Technical specifications
- Chassis: Carbon-epoxy composite structure designed by regulation and built in-house
- Suspension (front): Aluminium alloy uprights, carbon fibre composite double wishbones with pushrods, springs, anti-roll bar and dampers
- Suspension (rear): Aluminium alloy uprights, carbon fibre composite double wishbones with pullrods, springs, anti-roll bar and dampers
- Length: 5,400 mm (213 in)
- Width: 2,000 mm (79 in)
- Height: 950 mm (37 in) (excluding roll-hoop onboard T-camera)
- Engine: Honda RA619H 1.6 L (98 cu in) direct injection V6 turbocharged engine limited to 15,000 rpm in a mid-mounted, rear-wheel drive layout
- Electric motor: Kinetic and thermal energy recovery systems
- Transmission: Red Bull Technology 8-speed + 1 reverse sequential semi-automatic paddle shift with limited-slip differential
- Battery: Honda lithium-ion batteries
- Power: 900 hp (671 kW)

◆ **PROVIDED MATERIAL**
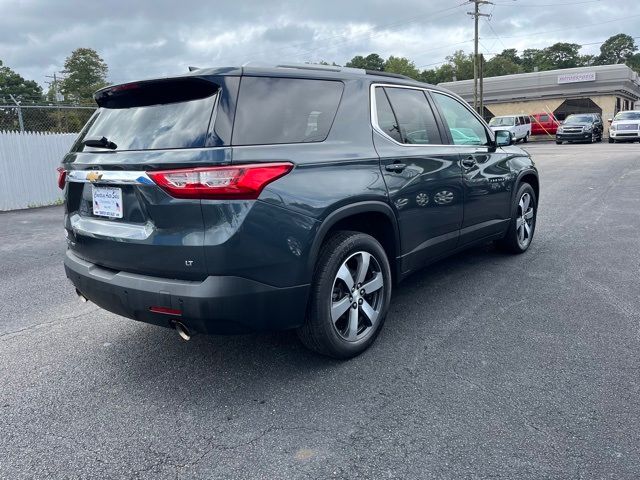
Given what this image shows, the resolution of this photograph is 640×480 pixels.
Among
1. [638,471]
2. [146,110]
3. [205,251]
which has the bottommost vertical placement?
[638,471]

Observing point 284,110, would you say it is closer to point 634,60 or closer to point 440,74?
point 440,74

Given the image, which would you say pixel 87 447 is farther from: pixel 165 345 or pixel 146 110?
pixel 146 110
==
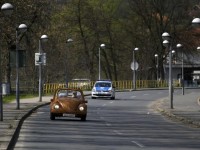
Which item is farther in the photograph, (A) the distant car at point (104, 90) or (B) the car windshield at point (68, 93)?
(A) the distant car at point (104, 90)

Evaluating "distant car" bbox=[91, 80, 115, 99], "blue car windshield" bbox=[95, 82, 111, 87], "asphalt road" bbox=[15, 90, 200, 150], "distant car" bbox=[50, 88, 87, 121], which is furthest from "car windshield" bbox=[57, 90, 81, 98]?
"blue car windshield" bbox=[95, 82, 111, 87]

◆ **INSTRUCTIONS**
A - What is the engine's rpm limit, according to the technical specifications?
B - Rewrite the technical specifications between "Technical specifications" and "mm (213 in)", inclusive, swapping in "torsion bars" wherever "pushrods" appears.

◆ **RESPONSE LIST**
A - 15,000 rpm

B -
Technical specifications
- Chassis: Carbon-epoxy composite structure designed by regulation and built in-house
- Suspension (front): Aluminium alloy uprights, carbon fibre composite double wishbones with torsion bars, springs, anti-roll bar and dampers
- Suspension (rear): Aluminium alloy uprights, carbon fibre composite double wishbones with pullrods, springs, anti-roll bar and dampers
- Length: 5,400 mm (213 in)